By Kelly Cogswell
So Obama's really getting it done, in fundraising anyway, picking up four dollars here, four thousand there. He's fudging a bit, by counting sales of key chains, but why not? All those little contributions add up, not so much in money, but in sheer numbers. Count enough hat buyers, he can go to big donors saying, look at my grassroots support.
It would be nice if it were real, especially in modest black neighborhoods. It's not easy to mobilize people, get them to open their wallets--or their mouths. Women won Roe v. Wade and fell asleep. The biggest queer movement now is about gay marriage, and if we ever get that, watch the big snooze begin until the next Matthew Shepard.
Mobilizing anybody in the U.S. usually takes an enormous injustice, if not outright blood. It's nice to see Obama people rallying for something positive, having the first serious black candidate, maybe even the first black president of the United States of America.
It's a knife's edge he's walking on, though, portraying himself primarily as an American, and a black person second. He can't be too black or he'll scare off whites, as for people of color, plenty are buying those key chains to collect mostly because of the face printed on them.
Obama's lucky he has a nice one. The guy's handsome, no doubt about it. And his face reflects the youthful, outsider's energy he brings to his electoral campaign, though every now and again, you catch a glimpse of pure ambition behind the sincere smile and remember he's a politician. Listen closely, you can hear him change the cadence of his voice from venue to venue, all Ivy League on Charlie Rose, in front of a black crowd, nothing but preacherman.
I minded for a while, being Southernish myself, how people like him use our drawling intonations to show how down home they are, just folks. Remember Bush with his big grey cowboy hat?
It's just image, right? The foundation of politics. Hell, what are the stained-glass windows and stone carvings of all those European cathedrals but a kind of election poster for Christ?
But images without words aren't enough. Politics requires the human body, politicians making stump speeches to cheering or braying crowds. As soon as they could, men in top hats rode trains from one town to another in "whistle-stop campaigns."

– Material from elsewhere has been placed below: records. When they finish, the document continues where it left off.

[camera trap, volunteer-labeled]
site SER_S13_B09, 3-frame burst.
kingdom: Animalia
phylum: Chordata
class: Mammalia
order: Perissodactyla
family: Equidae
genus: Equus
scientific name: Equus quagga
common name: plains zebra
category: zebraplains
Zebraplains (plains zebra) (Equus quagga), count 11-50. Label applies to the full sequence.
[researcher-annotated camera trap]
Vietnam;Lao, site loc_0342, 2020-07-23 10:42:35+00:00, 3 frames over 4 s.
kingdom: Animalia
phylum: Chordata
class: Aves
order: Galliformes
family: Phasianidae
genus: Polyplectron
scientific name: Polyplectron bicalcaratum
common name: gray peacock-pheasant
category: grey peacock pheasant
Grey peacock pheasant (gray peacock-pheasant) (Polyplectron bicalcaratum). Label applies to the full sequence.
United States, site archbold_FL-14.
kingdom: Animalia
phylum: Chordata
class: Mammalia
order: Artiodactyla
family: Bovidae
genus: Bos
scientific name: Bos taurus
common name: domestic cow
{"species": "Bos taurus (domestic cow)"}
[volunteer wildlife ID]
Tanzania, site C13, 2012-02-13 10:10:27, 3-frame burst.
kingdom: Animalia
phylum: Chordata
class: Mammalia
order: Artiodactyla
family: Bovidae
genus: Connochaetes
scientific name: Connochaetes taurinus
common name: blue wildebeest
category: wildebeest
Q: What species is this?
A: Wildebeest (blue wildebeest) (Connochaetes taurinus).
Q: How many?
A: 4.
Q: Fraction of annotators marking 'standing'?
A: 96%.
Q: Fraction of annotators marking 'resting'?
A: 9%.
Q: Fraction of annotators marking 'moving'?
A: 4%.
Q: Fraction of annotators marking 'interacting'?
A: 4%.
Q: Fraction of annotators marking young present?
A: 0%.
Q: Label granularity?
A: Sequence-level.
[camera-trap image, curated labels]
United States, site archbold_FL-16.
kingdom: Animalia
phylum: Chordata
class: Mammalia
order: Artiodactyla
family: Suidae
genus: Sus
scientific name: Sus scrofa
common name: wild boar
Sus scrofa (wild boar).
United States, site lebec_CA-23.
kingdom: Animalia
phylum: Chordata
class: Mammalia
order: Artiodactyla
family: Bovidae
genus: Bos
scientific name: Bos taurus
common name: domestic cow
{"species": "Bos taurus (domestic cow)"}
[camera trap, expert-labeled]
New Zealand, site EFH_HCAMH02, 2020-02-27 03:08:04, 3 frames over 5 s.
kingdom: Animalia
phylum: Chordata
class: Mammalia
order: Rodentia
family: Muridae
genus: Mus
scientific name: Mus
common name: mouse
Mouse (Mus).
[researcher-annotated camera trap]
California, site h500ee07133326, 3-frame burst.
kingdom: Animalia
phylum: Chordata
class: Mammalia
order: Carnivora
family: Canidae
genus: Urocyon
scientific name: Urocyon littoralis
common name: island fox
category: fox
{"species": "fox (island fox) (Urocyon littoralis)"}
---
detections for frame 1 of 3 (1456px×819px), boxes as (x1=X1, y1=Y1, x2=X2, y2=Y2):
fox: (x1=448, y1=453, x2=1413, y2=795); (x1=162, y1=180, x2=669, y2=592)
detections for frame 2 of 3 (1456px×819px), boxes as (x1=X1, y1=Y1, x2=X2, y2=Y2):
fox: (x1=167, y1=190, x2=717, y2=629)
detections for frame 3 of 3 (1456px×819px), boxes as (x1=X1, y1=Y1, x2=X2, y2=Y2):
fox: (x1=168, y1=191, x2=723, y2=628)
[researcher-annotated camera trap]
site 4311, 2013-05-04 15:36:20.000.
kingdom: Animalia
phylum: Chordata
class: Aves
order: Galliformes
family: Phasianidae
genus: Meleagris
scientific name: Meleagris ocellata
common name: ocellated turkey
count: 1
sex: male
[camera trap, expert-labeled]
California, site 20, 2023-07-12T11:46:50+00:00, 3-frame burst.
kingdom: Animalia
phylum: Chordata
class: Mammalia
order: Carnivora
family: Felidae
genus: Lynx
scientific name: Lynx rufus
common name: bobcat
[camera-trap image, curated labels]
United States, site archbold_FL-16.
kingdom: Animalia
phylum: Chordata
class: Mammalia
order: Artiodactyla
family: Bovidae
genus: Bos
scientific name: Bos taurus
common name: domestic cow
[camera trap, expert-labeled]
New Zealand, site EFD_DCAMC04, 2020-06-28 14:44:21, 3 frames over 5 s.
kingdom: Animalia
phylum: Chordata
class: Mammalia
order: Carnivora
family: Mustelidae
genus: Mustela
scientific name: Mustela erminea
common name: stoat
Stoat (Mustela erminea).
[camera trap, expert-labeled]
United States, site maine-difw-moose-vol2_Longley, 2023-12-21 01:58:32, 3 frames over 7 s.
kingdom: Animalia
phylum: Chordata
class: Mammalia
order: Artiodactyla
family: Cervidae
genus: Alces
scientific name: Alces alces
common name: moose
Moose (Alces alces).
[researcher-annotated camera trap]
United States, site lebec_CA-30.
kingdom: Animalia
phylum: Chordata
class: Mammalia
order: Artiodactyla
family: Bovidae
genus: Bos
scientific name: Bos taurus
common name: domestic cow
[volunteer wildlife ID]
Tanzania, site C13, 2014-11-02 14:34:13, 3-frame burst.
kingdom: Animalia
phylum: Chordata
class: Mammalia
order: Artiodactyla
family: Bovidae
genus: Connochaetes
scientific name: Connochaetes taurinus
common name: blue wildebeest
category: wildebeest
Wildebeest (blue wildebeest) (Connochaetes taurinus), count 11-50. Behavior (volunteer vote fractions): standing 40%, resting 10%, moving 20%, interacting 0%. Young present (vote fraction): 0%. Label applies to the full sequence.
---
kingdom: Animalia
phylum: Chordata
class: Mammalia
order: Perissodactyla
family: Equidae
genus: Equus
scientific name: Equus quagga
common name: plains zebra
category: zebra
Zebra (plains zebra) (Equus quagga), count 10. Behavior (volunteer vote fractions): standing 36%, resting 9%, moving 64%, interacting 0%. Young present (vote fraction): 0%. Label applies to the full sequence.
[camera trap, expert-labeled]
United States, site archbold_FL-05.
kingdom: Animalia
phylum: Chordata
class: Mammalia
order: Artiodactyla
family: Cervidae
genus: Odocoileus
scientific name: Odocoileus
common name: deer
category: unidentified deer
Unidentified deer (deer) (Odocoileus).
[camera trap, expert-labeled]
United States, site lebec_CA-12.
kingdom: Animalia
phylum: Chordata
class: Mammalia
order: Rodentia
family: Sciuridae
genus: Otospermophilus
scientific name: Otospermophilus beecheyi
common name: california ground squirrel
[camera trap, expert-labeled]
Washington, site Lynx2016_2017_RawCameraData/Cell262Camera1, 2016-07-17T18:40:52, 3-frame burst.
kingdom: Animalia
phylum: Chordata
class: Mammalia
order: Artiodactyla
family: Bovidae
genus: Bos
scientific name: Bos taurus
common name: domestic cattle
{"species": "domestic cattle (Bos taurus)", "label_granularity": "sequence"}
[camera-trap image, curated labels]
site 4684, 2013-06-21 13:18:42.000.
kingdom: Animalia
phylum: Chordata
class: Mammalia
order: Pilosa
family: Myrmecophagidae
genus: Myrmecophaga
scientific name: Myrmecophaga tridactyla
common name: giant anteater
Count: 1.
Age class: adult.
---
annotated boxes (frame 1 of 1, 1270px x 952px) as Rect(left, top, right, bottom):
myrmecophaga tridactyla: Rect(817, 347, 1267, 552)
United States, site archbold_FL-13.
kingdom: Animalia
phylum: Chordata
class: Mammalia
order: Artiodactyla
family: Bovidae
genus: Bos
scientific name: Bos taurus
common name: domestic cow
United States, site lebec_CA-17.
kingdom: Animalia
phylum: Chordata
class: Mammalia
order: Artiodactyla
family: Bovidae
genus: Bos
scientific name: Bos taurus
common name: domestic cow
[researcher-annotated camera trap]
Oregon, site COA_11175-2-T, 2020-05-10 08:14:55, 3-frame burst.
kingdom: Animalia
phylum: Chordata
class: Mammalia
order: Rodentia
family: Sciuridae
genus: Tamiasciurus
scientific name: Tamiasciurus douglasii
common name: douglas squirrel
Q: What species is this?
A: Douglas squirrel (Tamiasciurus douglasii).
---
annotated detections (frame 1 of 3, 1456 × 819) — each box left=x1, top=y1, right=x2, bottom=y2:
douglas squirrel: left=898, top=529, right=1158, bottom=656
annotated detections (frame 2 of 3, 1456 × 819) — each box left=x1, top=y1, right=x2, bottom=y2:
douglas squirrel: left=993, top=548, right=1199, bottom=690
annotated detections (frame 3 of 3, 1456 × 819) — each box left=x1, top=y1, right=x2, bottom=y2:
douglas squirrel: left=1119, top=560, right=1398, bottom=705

At the same time, words are nothing without the face. This morning I'm thinking of Sojourner Truth. Probably some of her audiences had seen black people only as slaves up on auction blocks, animals really, baring their teeth so buyers could examine them like cattle for signs of ill health.
I imagine her, yet another black face, as she climbs up on a box, and instead of standing there silently, opens her mouth and demands equality. That image itself must have been a shock, even for progressive whites who had read abolitionist stuff.
Her declaration was even more revolutionary. "Ain't I a woman?" Those words plus her face were cultural dynamite. Not only was she a human with powers of speech, but a woman, a member of the fair sex, too.
Patrick Lozés of CRAN [Conseil Représentatif des Associations Noires] likes to joke that there weren't any black people in France until a couple of years ago -- that was the first time activists used the word noir, black.
National unity and a kind of universalism is hugely important here, and groups used to shy away from any phrase that separated themselves out into communities. They contorted themselves with names like "people of African origin and other places not white, working to promote friendship, harmony, and diversity in a glorious France." I exaggerate, a little.
It took me a while to get exactly what he meant. I understood the "invisible man" of society and politics, but to say there were no blacks, hmmm. After all, queers have to come out, but as a general rule we wear our race, our skin outside, like pink triangles or yellow stars.
His point was, we can't see a thing until we name it. And I remembered how until I owned the word dyke for myself, whole hordes of lesbians passed by unnoticed. In college, I defended the besmirched reputations of girls on the field hockey team.
Once I owned the word, I could see. Not only them, but a little network of threads in the air connecting each to each.
With any luck, by accepting a word like black, understanding words like poor, Obama can see their real potential, and win or lose, accept the responsibility so many have given him. They're much more than little donor fish he can dangle as bait for the big.